STORED DATA
-- BEGIN --
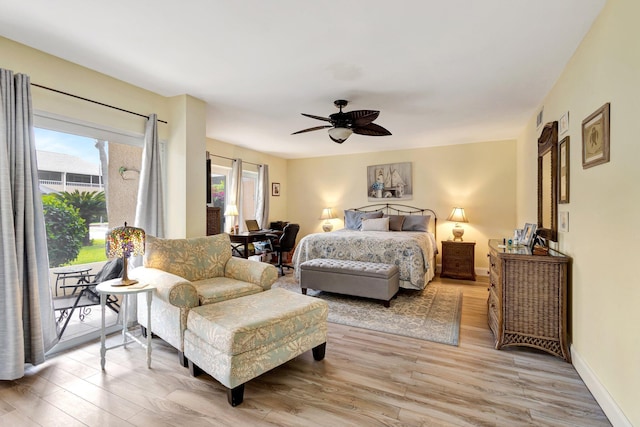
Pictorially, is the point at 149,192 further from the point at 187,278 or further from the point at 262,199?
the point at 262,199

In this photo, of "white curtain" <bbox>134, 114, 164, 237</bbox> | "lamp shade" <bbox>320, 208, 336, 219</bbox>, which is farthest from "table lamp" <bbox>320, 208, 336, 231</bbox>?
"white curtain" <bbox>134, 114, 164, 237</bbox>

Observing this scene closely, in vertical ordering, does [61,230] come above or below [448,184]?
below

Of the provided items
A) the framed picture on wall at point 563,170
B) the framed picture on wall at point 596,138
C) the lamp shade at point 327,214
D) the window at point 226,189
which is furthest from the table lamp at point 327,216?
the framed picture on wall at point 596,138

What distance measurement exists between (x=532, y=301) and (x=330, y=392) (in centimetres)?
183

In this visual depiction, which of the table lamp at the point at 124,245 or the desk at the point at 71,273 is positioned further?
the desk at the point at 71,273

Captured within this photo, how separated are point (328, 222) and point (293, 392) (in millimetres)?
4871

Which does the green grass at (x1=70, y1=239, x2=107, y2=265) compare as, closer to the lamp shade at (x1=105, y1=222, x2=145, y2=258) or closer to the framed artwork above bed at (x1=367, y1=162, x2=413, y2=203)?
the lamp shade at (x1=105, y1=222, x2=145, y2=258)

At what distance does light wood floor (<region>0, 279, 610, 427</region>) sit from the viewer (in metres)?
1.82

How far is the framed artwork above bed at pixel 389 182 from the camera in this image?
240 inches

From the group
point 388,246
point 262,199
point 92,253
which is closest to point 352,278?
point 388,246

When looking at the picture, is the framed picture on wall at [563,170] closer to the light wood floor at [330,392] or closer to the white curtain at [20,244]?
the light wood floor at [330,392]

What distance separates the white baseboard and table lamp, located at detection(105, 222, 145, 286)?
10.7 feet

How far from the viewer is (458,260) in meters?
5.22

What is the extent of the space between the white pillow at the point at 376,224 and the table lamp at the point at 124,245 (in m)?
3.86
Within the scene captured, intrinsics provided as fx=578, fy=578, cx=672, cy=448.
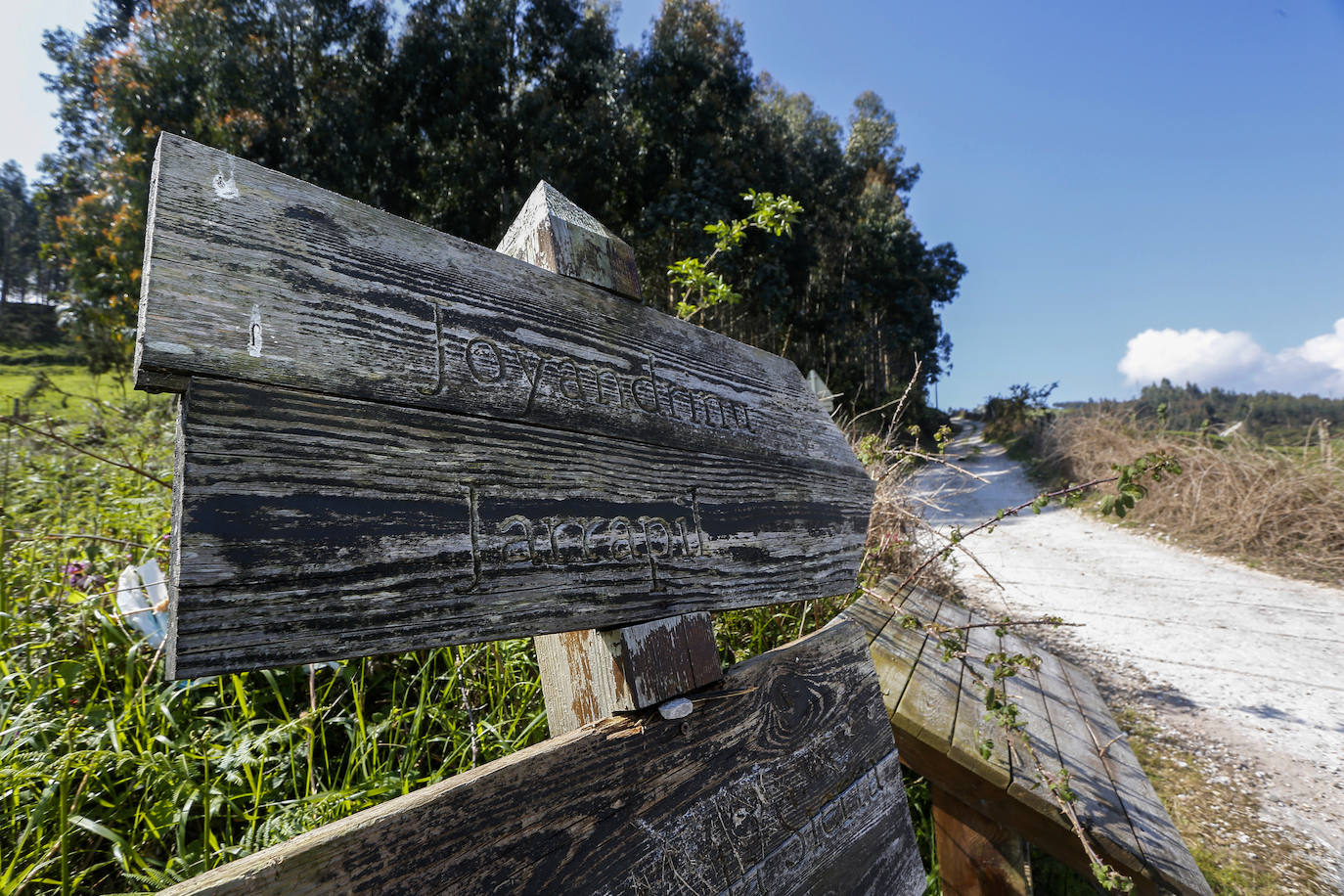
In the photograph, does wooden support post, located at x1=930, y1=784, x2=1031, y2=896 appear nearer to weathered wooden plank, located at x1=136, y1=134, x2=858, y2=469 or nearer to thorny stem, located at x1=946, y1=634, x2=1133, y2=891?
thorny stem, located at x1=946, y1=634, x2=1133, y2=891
-- END --
Copy out every line in the listing that contains the string "stem". Matching is case-sensitive.

In the photograph, does wooden support post, located at x1=930, y1=784, x2=1031, y2=896 appear nearer to weathered wooden plank, located at x1=136, y1=134, x2=858, y2=469 or nearer to thorny stem, located at x1=946, y1=634, x2=1133, y2=891?
thorny stem, located at x1=946, y1=634, x2=1133, y2=891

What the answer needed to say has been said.